Literature indicates diabetic ketoacidosis (DKA), a serious complication of diabetes, has a relatively high readmission rate and is potentially preventable. The data represents 24,890 DKA episodes across children’s hospitals. The researchers examined children’s hospital data to understand the variability and the potential processes to improve outcomes and lower costs. They found greater expenditures during hospitalization, such as longer, non-ICU stays, were associated with lower rates of readmission. Researchers concluded that successful processes from hospitals with both low cost and readmission rates should be explored and shared. 

Appendicitis

Representing nearly $150 million in standardized costs for 42 of the largest children’s hospitals, appendectomies rank as the second most costly surgical procedure. Using comparative reporting to focus on the use of diagnostic imaging, peripherally inserted central catheter (PICC) lines, readmissions and emergency department revisit rates, hospitals have shown an ability dramatically improve care for these patients. Researchers incorporated value based care by weighing the cost and potential negative consequences of imaging with the positive consequences of reduced morbidity and re-admissions. 

Pneumonia and asthma

Researchers studied 33,000 patients and found that higher variation exists among children’s hospitals for a diagnosis of pneumonia and asthma than for the single diagnoses of pneumonia. This is important because of the longer lengths of stay and high costs for this combination of conditions along with poorer adherence to pneumonia guidelines. The additional treatment uncertainty and higher resource utilization may be due to the multiplicity of conditions. From this analysis, researchers suggest additional guidelines are necessary for this combination of conditions. Further comparisons of the individual resources driving cost and quality may illuminate options for creating value. 

The next steps

To get a handle on high variation conditions, senior executives can organize initiatives in their hospitals to: 

  • Analyze their organization’s specific care patterns against the available evidence base and available measures. 
  • Compare hospital specific patient cohorts and specific service utilization against other children’s hospitals in the Pediatric Health Information Systems (PHIS) database. 
  • Further evaluate development of standardized care pathways if variation from the evidence base and other hospitals exist. 

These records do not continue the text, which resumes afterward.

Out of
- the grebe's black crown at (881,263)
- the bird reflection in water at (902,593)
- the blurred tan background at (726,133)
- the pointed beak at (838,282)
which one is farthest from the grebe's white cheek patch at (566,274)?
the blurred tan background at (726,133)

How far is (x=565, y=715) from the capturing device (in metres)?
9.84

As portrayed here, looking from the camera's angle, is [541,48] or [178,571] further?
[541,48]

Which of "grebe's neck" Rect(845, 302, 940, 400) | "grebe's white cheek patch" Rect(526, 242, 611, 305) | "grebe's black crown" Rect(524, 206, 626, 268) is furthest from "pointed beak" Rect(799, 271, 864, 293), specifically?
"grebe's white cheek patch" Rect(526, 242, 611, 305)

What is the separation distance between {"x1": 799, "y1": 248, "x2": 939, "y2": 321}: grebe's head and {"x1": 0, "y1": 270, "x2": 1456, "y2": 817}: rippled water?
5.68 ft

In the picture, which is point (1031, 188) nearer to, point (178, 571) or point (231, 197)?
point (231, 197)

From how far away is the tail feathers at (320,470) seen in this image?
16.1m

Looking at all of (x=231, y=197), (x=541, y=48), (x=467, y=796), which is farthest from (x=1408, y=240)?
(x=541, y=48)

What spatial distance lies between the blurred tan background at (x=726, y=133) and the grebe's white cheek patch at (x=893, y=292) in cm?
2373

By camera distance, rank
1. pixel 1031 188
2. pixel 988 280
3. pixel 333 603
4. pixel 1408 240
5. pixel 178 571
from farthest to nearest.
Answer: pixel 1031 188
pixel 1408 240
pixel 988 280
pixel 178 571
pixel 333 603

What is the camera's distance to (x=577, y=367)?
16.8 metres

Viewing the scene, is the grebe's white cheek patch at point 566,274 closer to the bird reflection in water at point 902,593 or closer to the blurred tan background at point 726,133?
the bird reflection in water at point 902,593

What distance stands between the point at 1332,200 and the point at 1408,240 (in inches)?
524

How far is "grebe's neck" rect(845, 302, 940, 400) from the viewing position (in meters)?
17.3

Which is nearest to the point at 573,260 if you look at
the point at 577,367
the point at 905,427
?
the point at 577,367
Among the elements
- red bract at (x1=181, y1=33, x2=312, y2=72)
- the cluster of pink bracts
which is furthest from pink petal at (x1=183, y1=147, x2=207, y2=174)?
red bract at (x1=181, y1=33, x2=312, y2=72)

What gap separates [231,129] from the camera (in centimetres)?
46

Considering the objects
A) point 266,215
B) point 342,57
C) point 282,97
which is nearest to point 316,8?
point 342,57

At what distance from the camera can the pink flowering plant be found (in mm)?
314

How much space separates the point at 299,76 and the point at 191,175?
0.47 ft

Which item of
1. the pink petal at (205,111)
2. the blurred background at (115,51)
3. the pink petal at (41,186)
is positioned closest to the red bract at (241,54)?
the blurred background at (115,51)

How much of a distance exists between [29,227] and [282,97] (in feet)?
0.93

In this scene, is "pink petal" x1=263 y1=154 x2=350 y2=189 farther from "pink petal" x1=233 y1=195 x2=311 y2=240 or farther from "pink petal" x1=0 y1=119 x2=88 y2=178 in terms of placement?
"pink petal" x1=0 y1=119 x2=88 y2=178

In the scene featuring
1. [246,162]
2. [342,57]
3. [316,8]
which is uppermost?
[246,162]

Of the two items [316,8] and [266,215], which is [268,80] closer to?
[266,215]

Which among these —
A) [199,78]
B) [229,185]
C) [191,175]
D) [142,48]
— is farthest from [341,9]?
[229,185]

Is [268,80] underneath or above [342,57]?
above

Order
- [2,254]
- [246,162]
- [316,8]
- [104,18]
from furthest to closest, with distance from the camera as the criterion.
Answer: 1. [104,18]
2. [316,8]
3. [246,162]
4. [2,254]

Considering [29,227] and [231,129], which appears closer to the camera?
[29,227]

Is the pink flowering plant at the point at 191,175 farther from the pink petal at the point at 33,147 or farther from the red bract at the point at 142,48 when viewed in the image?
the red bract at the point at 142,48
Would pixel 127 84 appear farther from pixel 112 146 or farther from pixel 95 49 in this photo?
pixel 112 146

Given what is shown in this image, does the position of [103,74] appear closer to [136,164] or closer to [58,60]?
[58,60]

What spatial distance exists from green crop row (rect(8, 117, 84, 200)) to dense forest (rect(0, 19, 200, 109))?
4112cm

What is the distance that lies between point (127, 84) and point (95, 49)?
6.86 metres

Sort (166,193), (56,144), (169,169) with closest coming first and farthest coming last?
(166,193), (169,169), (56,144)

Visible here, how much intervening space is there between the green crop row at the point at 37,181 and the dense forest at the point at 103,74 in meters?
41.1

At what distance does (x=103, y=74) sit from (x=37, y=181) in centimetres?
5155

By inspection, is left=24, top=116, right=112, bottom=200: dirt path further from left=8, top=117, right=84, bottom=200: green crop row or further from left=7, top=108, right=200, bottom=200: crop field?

Additional comparative effectiveness research is warranted if excessive variation exists in the absence of evidence. When variation exists under a strong evidence base, standardization of care is needed. The next steps on a national level include developing appropriate measures and collaboratively learning across children’s hospitals. A significant commitment to comparative effectiveness research continues within the individual hospitals and at the Association. Health care reform will continue to demand evidence based and cost effective care that the nation’s children’s hospitals can deliver.